## [Exercise]
Once the pictures are removed, reproduce what is left of the data below exactly.

Record set Block Start

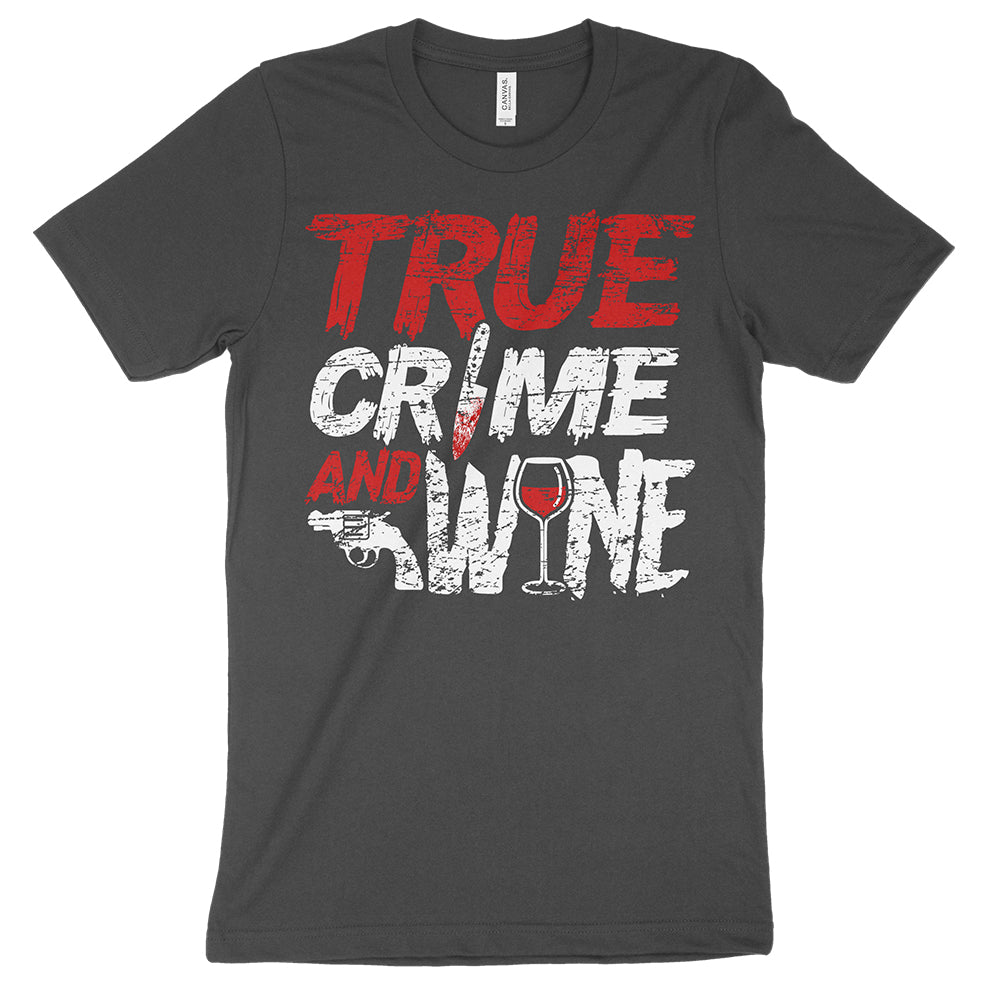 True Crime And Wine Shirt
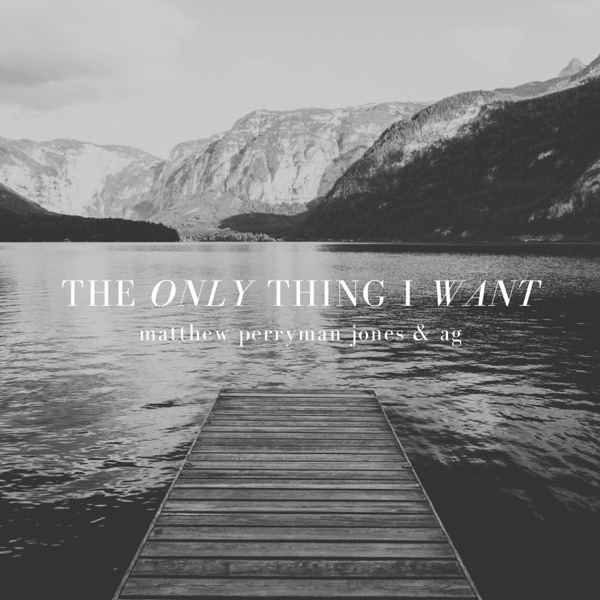 The Only Thing I Want - Single album cover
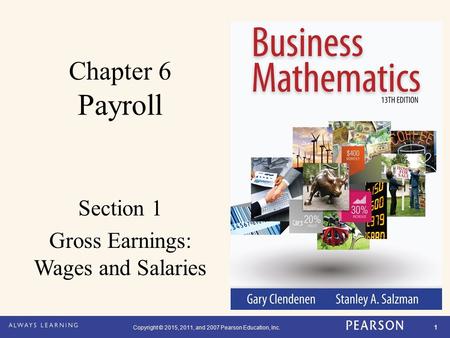 Copyright © 2015, 2011, and 2007 Pearson Education, Inc. 1 Chapter 6 Payroll Section 1 Gross Earnings: Wages and Salaries.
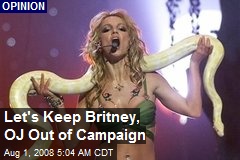 Let's Keep Britney, OJ Out of Campaign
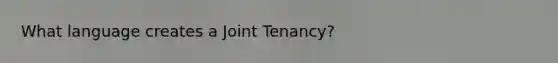 What language creates a Joint Tenancy?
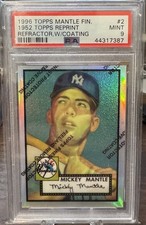 1996 Finest Mickey Mantle 1952 Reprint Refractor W/ Coating PSA 9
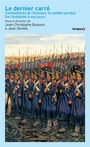 Couverture du livre Dernier carré : combattants de l'honneur et soldats perdus :... - BUISSON JEAN-CHRISTOPHE - 9782262115180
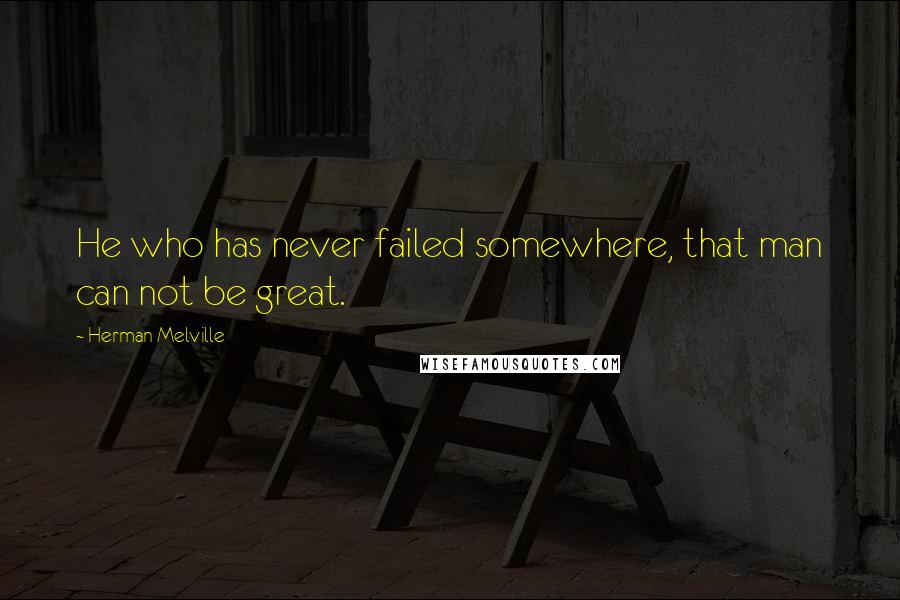 Herman Melville Quotes: He who has never failed somewhere, that man can not be great.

Record set Block End

## [Solved exercise]
 True Crime And Wine Shirt
 The Only Thing I Want - Single album cover
 Copyright © 2015, 2011, and 2007 Pearson Education, Inc. 1 Chapter 6 Payroll Section 1 Gross Earnings: Wages and Salaries.
 Let's Keep Britney, OJ Out of Campaign
 What language creates a Joint Tenancy?
 1996 Finest Mickey Mantle 1952 Reprint Refractor W/ Coating PSA 9
 Couverture du livre Dernier carré : combattants de l'honneur et soldats perdus :... - BUISSON JEAN-CHRISTOPHE - 9782262115180
 Herman Melville Quotes: He who has never failed somewhere, that man can not be great.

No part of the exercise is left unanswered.